>> Start SOURCE DOCUMENT
Special Purpose Acquisition Companies (SPACs) are formed for purposes of merging with or acquiring companies. SPACs raise capital through an initial public offering, then typically have eighteen to twenty-four months to invest capital in a target company or companies. A SPAC’s merger with the target company is referred to as the de-SPAC transaction. Although SPACs have existed for many years, they have gained popularity over the last few years and 2020 has already surpassed previous SPAC fund-raising records.
An emerging trend in de-SPAC transactions is the increased utilization of M&A insurance. Although some SPAC managers are embracing the use of M&A insurance, M&A insurance is not used as frequently on de-SPAC transactions as it is on private, buy-out transactions. In the following sections we outline the benefits to using M&A insurance on de-SPAC transactions and dispel myths that have dissuaded SPACs from using M&A insurance in the past. M&A insurance refers to the following insurance solutions:
- Representations and Warranties (R&W) insurance. R&W insurance provides the insured party with protection against losses arising out of breaches of the representations and warranties that are given by seller and target in the transaction agreement. R&W insurance reduces or eliminates the need for a traditional seller indemnity, as buyer receives comparable contractual protection from an A-rated insurance company.
- Tax insurance. Tax insurance provides financial protection against the failure of an investment or a tax position to qualify for its expected tax treatment. Tax insurance is frequently used on M&A transactions to ‘ring-fence’ potential tax liabilities at a target company.
- Contingent liability insurance. Contingent liability insurance is a highly bespoke solution that can be used in a wide range of situations to isolate potential losses that may arise from known risks that are remote but could result in significant loss.
There are various benefits to buyers and sellers in using M&A insurance, but the following are particularly relevant for SPACs:
- Key relationship preservation. Management at the target company will usually continue to manage the merged company following the de-SPAC transaction, and the target’s existing shareholders will usually retain equity following closing. By utilizing M&A insurance, the buyer can bring a claim directly against an insurer rather than needing to initiate a potentially adversarial and distracting process with management or the sellers.
- Protection for the SPAC’s directors and officers from shareholder lawsuits. Directors and officers at publicly traded companies are vulnerable to lawsuits from investors and SPACs are no exceptions. Shareholder lawsuits may be brought following the de-SPAC transaction if the target incurs unforeseen liability or other types of damages are suffered. M&A insurance reduces the risk of shareholder claims as the company and, indirectly, the shareholders will be indemnified for losses that arise out of a breach of a representation and warranty or a tax or contingent liability issue that were covered.
- Competitive pressure. SPACs are often competing for attractive target companies, either in an auction process or against the alternative offered by a private sale. The competition – private equity firms and corporates – are generally comfortable using M&A insurance and offering sellers a clean exit on the transaction. If a SPAC is unwilling to use M&A insurance their offer will be viewed as less competitive and it may need to increase its purchase price to compete with alternative sale options that sellers may have. The target company of a SPAC may also be considering going public through an initial public offering or a direct listing, as opposed to a reverse-merger with a SPAC. These alternative paths to going public will not require the target’s shareholders to provide a post-closing indemnity or tie up funds in escrow, so a reverse-merger with a SPAC may appear less attractive if the SPAC is seeking a seller indemnity. M&A insurance provides the SPAC with post-closing protection all while staying competitive with the alternative exit options of target’s shareholders.
>> End SOURCE DOCUMENT
>> Start DATASET EXCERPT
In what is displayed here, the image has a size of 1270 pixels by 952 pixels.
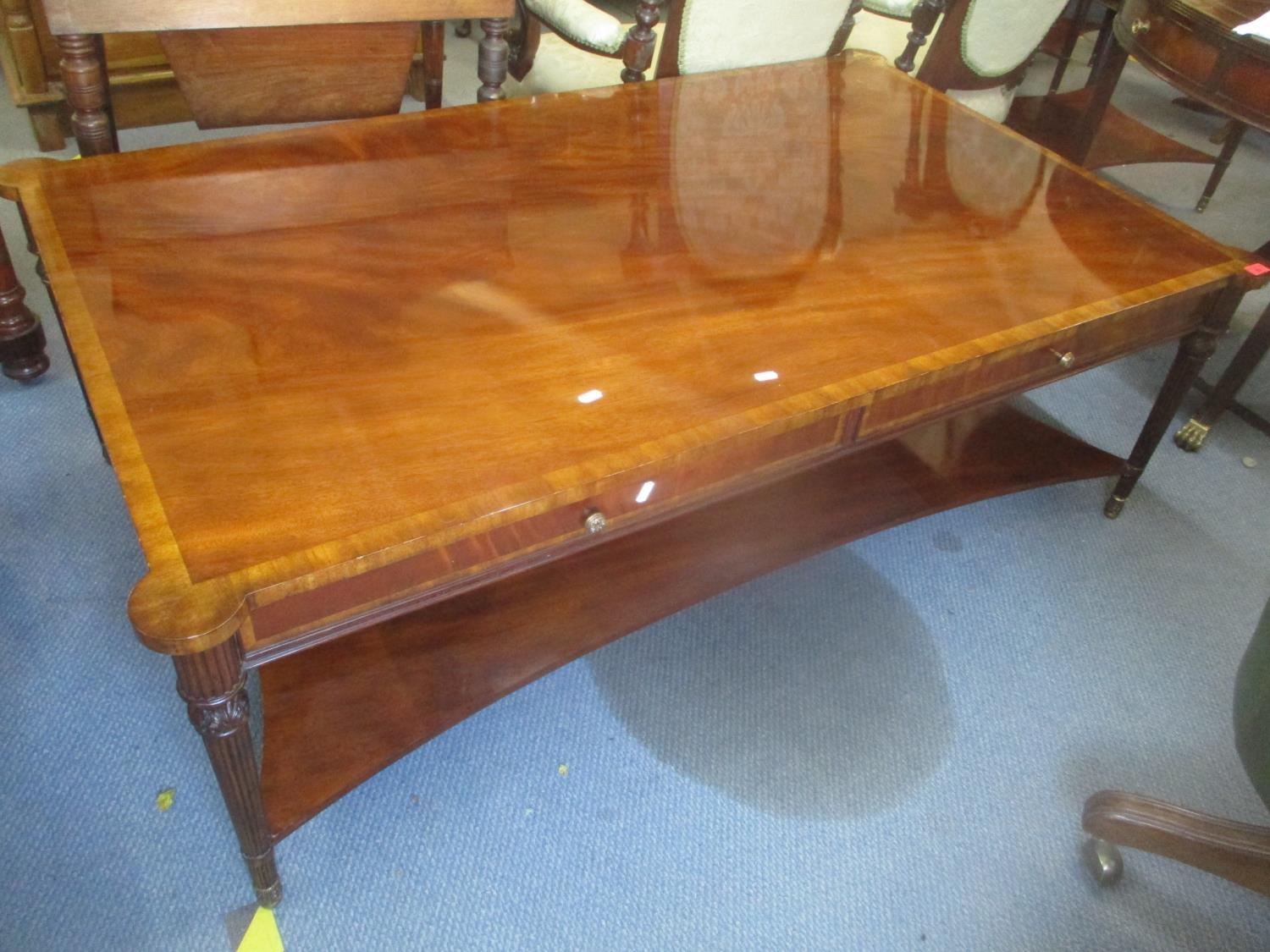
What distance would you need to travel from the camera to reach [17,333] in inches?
50.2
>> End DATASET EXCERPT
_WHAT YOU HAVE TO DO_: Can you swap "capital" for "funds" in the SPAC article, giving it again from the words "Special Purpose Acquisition" and stopping after "SPAC fund-raising records."? This data was taken from a separate source.

_FINISHED EXERCISE_:
Special Purpose Acquisition Companies (SPACs) are formed for purposes of merging with or acquiring companies. SPACs raise funds through an initial public offering, then typically have eighteen to twenty-four months to invest funds in a target company or companies. A SPAC’s merger with the target company is referred to as the de-SPAC transaction. Although SPACs have existed for many years, they have gained popularity over the last few years and 2020 has already surpassed previous SPAC fund-raising records.